Was in Anbetracht der Klimakrise als problematisch anzusehen ist, könnte sich für all diejenigen, die sich vor horrenden Abschlagszahlungen im kommenden Jahr fürchten, als Segen erweisen. Denn höhere Außentemperaturen sorgen dafür, dass die Heizung an manch warmem Nachmittag aus bleibt oder nur auf niedriger Stufe läuft.

Winter in Baden-Württemberg: Seit Jahren steigen Temperaturen

Tatsächlich hat sich die durchschnittliche Temperatur des Winters in Baden-Württemberg über die Jahre graduell erhöht. Dies geht aus den Messwerten hervor, die der Deutsche Wetterdienst seit 1881 für die Wintermonate Dezember, Januar und Februar erfasst hat. Wie auch in unserer Grafik zu sehen ist, sind die Wintermonate seit 1990 tendenziell eher wärmer geworden, während die Jahre, in denen die Temperaturen nach unten ausbrechen, weniger wurden.

Bezogen auf Oberschwaben lassen auch die Daten der Wetterwarte Süd in Bad Schussenried erkennen, dass sich der Winter in der Region langsam erwärmt. Lag die Durchschnittstemperatur der Jahre 1950/51 bis 1969/70 bei -1,37 Grad, war sie im Vergleichszeitraum 1980/81 bis 2009/10 bereits auf -0,36 Grad angestiegen. Auch die Werte der DWD-Wetterstation in Weingarten machen die Tendenz zu einem durchschnittlich wärmeren Winter deutlich.

So haben sich die Winter-Temperaturen über 30 Jahre in Weingarten entwickelt
So haben sich die Winter-Temperaturen über 30 Jahre in Weingarten entwickelt (Foto: Deutscher Wetterdienst )

Spart uns der milde Winter die Heizkosten?
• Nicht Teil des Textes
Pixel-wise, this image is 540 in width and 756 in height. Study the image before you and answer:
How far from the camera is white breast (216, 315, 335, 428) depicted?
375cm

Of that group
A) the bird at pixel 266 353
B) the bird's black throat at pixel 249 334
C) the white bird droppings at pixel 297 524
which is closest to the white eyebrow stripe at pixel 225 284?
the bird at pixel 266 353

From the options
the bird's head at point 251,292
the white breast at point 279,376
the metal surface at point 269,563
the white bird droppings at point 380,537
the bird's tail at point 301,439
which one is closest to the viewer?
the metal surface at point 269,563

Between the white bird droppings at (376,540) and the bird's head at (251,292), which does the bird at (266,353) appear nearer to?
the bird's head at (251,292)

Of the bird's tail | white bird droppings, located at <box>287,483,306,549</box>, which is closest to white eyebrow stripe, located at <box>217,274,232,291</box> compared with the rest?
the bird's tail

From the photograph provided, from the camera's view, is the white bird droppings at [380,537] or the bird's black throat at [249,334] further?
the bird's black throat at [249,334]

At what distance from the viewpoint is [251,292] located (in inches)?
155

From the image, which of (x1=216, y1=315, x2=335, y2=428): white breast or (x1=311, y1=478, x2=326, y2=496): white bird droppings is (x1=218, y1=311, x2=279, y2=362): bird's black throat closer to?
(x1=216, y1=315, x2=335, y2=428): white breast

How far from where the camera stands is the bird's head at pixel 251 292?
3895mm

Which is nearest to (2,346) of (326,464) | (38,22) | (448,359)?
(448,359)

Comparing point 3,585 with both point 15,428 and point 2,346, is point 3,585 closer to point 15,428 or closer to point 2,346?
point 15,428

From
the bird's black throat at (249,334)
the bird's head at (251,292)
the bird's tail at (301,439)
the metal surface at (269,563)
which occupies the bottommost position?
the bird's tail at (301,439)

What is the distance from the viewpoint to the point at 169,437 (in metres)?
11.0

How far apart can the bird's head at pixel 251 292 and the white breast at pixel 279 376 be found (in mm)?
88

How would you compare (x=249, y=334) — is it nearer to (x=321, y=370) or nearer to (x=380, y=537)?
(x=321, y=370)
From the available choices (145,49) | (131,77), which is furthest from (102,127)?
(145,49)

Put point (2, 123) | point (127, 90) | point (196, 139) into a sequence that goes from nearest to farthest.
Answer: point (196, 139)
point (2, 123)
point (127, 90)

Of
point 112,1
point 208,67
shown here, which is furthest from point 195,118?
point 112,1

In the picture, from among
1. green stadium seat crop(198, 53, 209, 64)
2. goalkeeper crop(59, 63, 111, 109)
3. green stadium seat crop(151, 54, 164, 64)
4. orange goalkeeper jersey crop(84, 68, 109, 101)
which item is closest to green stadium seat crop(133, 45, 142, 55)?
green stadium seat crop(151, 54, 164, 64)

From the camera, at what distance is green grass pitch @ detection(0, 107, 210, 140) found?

Die Daten aus der Vergangenheit sind es auch, die die Prognosen für den Winter 2022/23 in Deutschland maßgeblich beeinflussen. „Der kommende Winter könnte, wenn die Modellrechnungen des DWD eintreten, eine Mitteltemperatur von mindestens zwei Grad erreichen und damit zu den 33 Prozent der mildesten Winter in der Referenzperiode 1991-2020 gehören“, teilte der Dienst zuletzt mit.

Das vieljährige Mittel dieser Referenzperiode liegt für Deutschland bei 1,4 Grad. Auch Modelle anderer nationaler Wetterdienste wie des britischen Met Office oder von Meteo France gehen laut des DWD von einem etwas zu milden Winter in Deutschland aus.

Die Vorhersage eines relativ milden Winters fand auch bei der Bundesnetzagentur Beachtung. Deren Präsident, Klaus Müller, wird in einer Pressemitteilung zitiert: „Ein vergleichsweise milder Winter könnte uns dabei helfen, die notwendigen Einsparungen von mindestens 20 Prozent beim Gasverbrauch auch in den kommenden Monaten durchzuhalten. Denn wir haben zwar dank der vollen Gasspeicher eine gute Ausgangslage, dürfen aber jetzt nicht nachlassen. Schon ein paar kalte Tage können ausreichen, dass der Verbrauch steigt und die Speicher sich schnell wieder leeren.“

Bezogen auf Baden-Württemberg und speziell die Bodenseeregion geht das Modell des DWD von einer Abweichung von 0,2 bis 1 Grad vom 30-jährigen Mittelwert aus. Dieser lag für das Land im Referenzzeitraum bei 1,1 Grad. Die Durchschnittstemperaturen im Südwesten könnten laut des DWD-Modells im Winter also etwa zwischen 1,3 und 2,1 Grad liegen.

Halte eine Vorhersage für eine ganze Jahreszeit für unseriös

Roland Roth

Können sich die Menschen in Baden-Württemberg jetzt also darauf verlassen, dass es ab Dezember weder zu Minusgraden noch zu Schneefällen kommt? Mitnichten, sagt Roland Roth, Betreiber der Wetterwarte Süd. Von ihm müssen sich sowohl der DWD, als auch einige Medien Kritik an den Prognosen gefallen lassen.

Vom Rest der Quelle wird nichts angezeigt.